I pour myself a cup of coffee and lean against the counter. “You make these often?” I ask, nodding toward the waffles.
She shrugs. “When I have time. The kids love them. Lyra thinks waffles are magic. Levi only eats them if I cut them into triangles.”
“Triangular superiority, I’m with him on that.”
“Apparently, it changes the flavor.”
“Obviously.”
She smiles again, and I feel something shift in me. Like I’ve been carrying tension I didn’t know was there, and it’s just…loosened. We eat in silence for a minute. She drizzles syrup over her plate in precise lines. I douse mine like I haven’t eaten in days. Shewatches with mock horror. “You’re going to crash in like, twenty minutes.”
“Worth it.”
She quirks an eyebrow. “I thought you were a protein bar and black coffee kind of guy.”
“I contain multitudes.”
“Multitudes and maple syrup. Bold.”
“I live on the edge.”
She smirks, and there’s something twisted about a woman as soft as her smirking at me. “The edge? I’m pretty sure your boxers are dry-cleaned.”
“Think a lot about my boxers, do you?”
She snorts and blushes, and I watch her shoulders relax. “Sometimes.”
Well, that’s a good sign. “And as far as evidence of my edgy lifestyle, how many men do you know with a cock ring? Or have we become so commonplace that you don’t notice?”
Her cheeks flame. “Oh, I noticed. A lot. Nearly choked, actually. Okay, point proven. You are the edgiest CEO ever. Happy?”
That’s the question, isn’t it?
She’s radiant in the morning light. No makeup. No heels. Just comfort and presence and a glimmer of that sharp brain behind her eyes. And that’s the thing that keeps wrecking me.
It’s not just her body—though God knows that’s a problem too. It’s everything else. The way she thinks. The way she’s alreadymade herself indispensable and still doesn’t believe she belongs. I have to fix that. I have to stop being a chicken shit when it comes to this.

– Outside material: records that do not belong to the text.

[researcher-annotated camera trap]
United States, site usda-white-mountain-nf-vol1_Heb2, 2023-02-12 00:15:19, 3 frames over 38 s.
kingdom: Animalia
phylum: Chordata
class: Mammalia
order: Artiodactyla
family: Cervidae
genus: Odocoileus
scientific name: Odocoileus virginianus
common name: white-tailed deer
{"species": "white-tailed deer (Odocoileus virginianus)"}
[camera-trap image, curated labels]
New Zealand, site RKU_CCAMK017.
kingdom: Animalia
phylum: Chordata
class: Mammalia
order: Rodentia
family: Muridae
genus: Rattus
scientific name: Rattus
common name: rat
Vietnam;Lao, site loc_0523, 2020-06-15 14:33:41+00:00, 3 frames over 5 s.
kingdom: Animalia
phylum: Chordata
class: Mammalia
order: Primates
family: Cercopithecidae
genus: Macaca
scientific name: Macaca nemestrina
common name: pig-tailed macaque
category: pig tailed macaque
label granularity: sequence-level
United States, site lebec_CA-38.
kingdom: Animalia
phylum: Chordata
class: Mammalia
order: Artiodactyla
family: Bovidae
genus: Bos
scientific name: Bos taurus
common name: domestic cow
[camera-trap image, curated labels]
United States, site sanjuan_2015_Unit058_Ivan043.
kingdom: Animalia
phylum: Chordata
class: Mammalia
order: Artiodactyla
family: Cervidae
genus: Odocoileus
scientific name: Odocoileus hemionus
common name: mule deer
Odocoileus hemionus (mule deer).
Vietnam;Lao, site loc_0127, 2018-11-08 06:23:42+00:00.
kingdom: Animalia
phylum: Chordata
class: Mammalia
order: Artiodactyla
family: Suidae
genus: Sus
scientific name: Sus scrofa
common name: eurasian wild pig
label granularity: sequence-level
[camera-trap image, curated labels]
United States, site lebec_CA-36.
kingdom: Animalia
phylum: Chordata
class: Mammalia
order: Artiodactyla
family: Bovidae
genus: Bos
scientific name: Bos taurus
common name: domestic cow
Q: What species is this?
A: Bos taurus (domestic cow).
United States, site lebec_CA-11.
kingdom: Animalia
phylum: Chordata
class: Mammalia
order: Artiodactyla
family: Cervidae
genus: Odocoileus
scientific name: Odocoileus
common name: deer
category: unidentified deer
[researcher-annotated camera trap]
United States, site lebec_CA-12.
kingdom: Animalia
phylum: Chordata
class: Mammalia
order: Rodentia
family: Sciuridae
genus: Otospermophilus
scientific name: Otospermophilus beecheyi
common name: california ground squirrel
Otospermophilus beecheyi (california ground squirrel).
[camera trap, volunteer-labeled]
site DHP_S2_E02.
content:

“There’s something I need to say, Parker.”
“I’m listening.”
“I’ve been holding back since the moment you walked into VT because I thought it would be safer. For you. For me. For the company. But the truth is, I’m fucking miserable pretending you’re just my assistant.”
Her eyes fly open.
“I’m not trying to scare you,” I add quickly. “But I’m also done lying to myself.”
She’s breathing faster now, her knuckles white against the edge of the counter. “You’re not trying to scare me, but I’m terrified.”